Historical Archives

The Ephemeral Nature of the Internet

Rob points out in a comment on my science blogging post that one of the problems related to using a blog as a document of research is the non-lasting nature of work on the internet. I have seen arguments and have made the argument myself that it’s possible to ensure the longevity of blogs, but it is not entirely without risk to rely on a blog (or other internet source) as a stable source. As luck would have it, there’s an interesting article in Inside Higher Ed that discusses the same problem.

Our time here may be fleeting — “Out, out brief candle!” — but footnotes are not supposed to be. When online citations extinguish, every discipline is befouled, because replication, at the heart of the research process, becomes difficult without stable archiving, which libraries used to provide.

It is probably risky to rely on a service like Blogger–which is free and offers no real assurances that your material won’t disappear–as a permanent record of any kind. And this may be a greater problem than copyright as more and more material goes online openly. There are ways of retrieving older versions of web sites (The Way Back Machine, for example) but they, too, are volunteer efforts and not reliable. While I’ve seen some discussion here and there about libraries attempting to do some archiving of resources that are only available online, there doesn’t seem to be good policy in place for how to deal with this.
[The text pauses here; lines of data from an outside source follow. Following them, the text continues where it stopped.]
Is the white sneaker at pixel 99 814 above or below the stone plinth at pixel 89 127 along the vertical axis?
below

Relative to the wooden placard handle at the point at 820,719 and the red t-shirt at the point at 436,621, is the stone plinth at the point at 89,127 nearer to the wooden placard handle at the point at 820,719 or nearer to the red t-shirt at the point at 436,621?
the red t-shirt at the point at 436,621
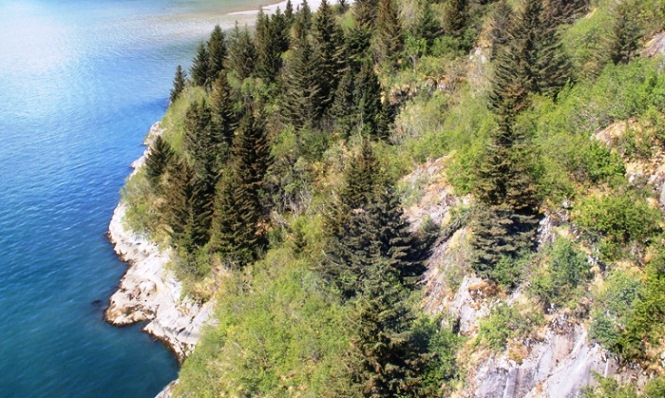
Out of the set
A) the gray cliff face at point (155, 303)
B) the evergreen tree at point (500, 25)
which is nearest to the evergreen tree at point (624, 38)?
the evergreen tree at point (500, 25)

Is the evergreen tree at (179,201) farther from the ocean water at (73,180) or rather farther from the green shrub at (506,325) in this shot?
the green shrub at (506,325)

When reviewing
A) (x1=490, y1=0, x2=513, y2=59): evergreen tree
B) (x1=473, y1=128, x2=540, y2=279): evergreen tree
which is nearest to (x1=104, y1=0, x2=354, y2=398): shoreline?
(x1=473, y1=128, x2=540, y2=279): evergreen tree

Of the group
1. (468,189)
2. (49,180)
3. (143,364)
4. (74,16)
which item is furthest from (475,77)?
(74,16)

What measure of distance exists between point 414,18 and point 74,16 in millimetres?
131727

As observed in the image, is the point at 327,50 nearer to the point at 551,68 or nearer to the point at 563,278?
the point at 551,68

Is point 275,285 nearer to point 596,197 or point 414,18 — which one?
point 596,197

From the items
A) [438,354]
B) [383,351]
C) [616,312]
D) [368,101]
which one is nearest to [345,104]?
[368,101]

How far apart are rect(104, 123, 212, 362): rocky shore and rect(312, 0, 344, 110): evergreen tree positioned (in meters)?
24.8

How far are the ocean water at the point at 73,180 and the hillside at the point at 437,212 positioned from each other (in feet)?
25.4

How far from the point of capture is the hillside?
23.0 meters

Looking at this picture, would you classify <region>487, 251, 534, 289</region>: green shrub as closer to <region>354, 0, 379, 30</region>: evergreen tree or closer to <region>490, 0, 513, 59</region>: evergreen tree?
<region>490, 0, 513, 59</region>: evergreen tree

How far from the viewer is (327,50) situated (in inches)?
2254

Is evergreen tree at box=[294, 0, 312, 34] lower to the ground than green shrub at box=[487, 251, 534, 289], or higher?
higher

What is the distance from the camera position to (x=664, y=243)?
21.6 metres
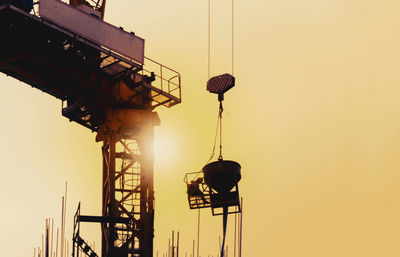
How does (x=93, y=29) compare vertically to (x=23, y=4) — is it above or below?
below

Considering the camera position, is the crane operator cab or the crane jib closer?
the crane operator cab

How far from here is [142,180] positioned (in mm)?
37812

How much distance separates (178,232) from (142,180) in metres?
15.5

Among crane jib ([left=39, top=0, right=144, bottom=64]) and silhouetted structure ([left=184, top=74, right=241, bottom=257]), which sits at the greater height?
crane jib ([left=39, top=0, right=144, bottom=64])

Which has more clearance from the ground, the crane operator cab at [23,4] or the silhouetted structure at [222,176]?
the crane operator cab at [23,4]

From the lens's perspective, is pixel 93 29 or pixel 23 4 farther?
pixel 93 29

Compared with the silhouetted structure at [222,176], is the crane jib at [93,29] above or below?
above

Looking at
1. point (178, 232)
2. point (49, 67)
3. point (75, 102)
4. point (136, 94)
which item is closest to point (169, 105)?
point (136, 94)

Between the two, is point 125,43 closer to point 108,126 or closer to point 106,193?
point 108,126

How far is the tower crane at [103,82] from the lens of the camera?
113 ft

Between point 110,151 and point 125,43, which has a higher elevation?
point 125,43

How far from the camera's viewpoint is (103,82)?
37438 millimetres

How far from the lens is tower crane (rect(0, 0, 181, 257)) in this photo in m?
34.4

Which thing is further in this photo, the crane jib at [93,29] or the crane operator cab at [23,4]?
the crane jib at [93,29]
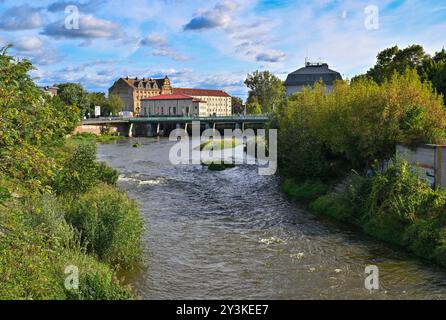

It’s up to the librarians to select what should and should not be archived.

And this can also be an issue for hard copies of materials as libraries run out of physical space and make decisions about what to keep and what to put into offsite storage or get rid of completely. An example of something someone might not think to keep came up in the last 24 hours. Intel was seeking a pristine copy of the issue of Electronics magazine that first published “Moore’s Law.” A British man found a copy and received the offered reward, but one could easily imagine that all copies disappeared or were trashed to make space for newer material. Disaster can also strike (Library of Alexandria anyone?).

Online sources seem less stable and permanent, but it’s certainly possible that we can find a solution to that problem. But hard copies are not immune to instability either.